P., Charles, I., Fairweather, N. F., and N. W. analyzed the structure of Bordetella pertussis virulence factors. Nature 381, 90– 92 was published in 1996.
Petersen, T. N., Kauppinen, S. & Larsen, S. The crystal structure of rhamnogalacturonase A from Aspergillus aculeatus: a right-handed parallel β helix. Structure 5, 533–544 (1997).
Parvatiyar, M. S. and others. The regulates the cardiac isoproterenol response. J. Am. The heart is the main organ of the body. 4, e002481 (2015).

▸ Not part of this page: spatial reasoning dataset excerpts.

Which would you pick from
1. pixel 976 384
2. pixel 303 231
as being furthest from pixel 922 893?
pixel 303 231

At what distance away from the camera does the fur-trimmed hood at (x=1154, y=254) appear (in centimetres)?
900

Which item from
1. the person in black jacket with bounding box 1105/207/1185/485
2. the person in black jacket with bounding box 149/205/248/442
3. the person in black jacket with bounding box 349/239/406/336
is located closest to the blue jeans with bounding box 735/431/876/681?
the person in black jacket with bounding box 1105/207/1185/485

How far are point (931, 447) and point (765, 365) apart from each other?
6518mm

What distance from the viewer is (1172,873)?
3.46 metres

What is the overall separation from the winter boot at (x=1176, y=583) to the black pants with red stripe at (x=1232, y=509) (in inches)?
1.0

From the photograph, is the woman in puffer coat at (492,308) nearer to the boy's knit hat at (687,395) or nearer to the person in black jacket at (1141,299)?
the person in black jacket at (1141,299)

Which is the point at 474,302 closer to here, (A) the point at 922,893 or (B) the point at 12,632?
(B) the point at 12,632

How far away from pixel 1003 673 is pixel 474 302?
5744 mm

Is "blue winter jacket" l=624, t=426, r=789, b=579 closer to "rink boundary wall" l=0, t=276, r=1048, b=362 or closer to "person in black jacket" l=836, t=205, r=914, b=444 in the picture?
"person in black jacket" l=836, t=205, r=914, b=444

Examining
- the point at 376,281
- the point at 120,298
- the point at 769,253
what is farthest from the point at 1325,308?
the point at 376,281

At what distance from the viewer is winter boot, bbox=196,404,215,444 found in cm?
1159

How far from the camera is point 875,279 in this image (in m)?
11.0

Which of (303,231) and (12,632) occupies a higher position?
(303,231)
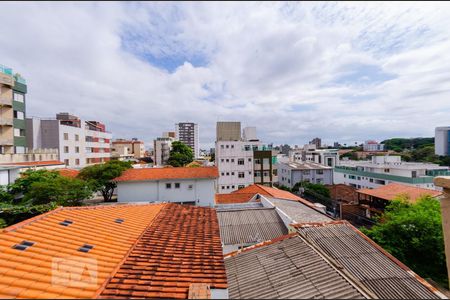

Mitchell, R. D., Palade, P. & Fleischer, S. Purification of morphologically intact triad structures from skeletal muscle. J. Cell Biol. 96, 1008–1016 (1983).
Some new tools are available for automated single-particle analysis. J. 478, 4169–4185 (2021).
Bepler, T. et al. Positive-unlabeled convolutional neural networks for particle picking in cryo-electron micrographs. Nat. Methods 16, 1153–1160 (2019).
The optimal determination of particle orientation, absolute hand, and contrast loss can be determined using single-particle electron cryomicroscopy. J. Mol. Biol. 333, 721–745 (2003).
Source: Native DGC structure rationalizes muscular dystrophy-causing mutations
Predicting the structure of interactions between biomolecular systems: an all-atom proof of the molecule-by-molecule approach to molecular crystallography
J. Abramson, et al. Predicting the structure of interactions between biomolecules. The nature story was published in the journal Nature and can be found here.
Chen, V. B. et al. MolProbity: all-atom structure validation for macromolecular crystallography. Acta Crystallogr. A. Biol. The Crystallogr. 66 was published in 2010.